### [Stored data]

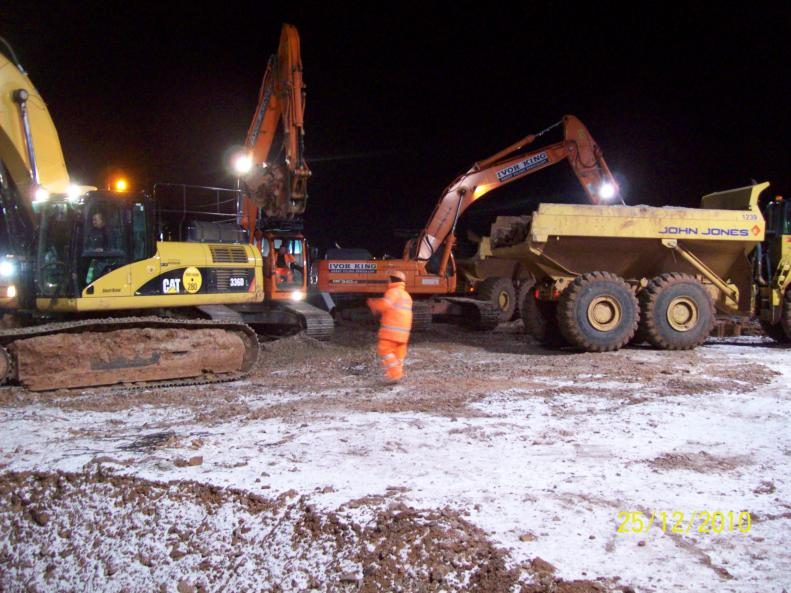 John Jones and Ivor King working together to bulk dig and remove sheet piles.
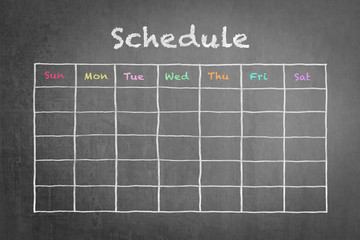 Timetable schedule on black chalkboard background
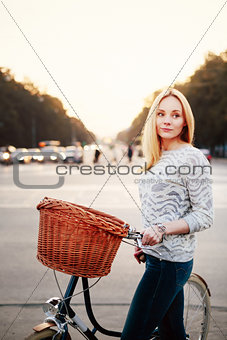Calm woman on a vintage bicycle in the city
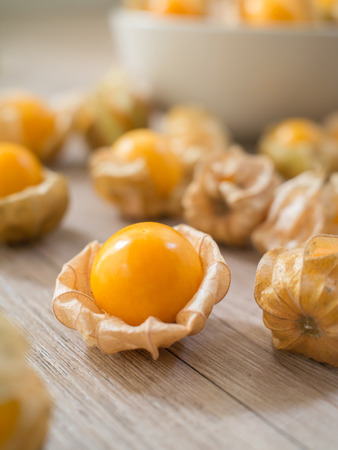 Fresh Cape gooseberry on wooden background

### [Work to be completed]
Give back the material above exactly as written, but omit the images.

### [Response to this task]
 John Jones and Ivor King working together to bulk dig and remove sheet piles.
 Timetable schedule on black chalkboard background
Calm woman on a vintage bicycle in the city
 Fresh Cape gooseberry on wooden background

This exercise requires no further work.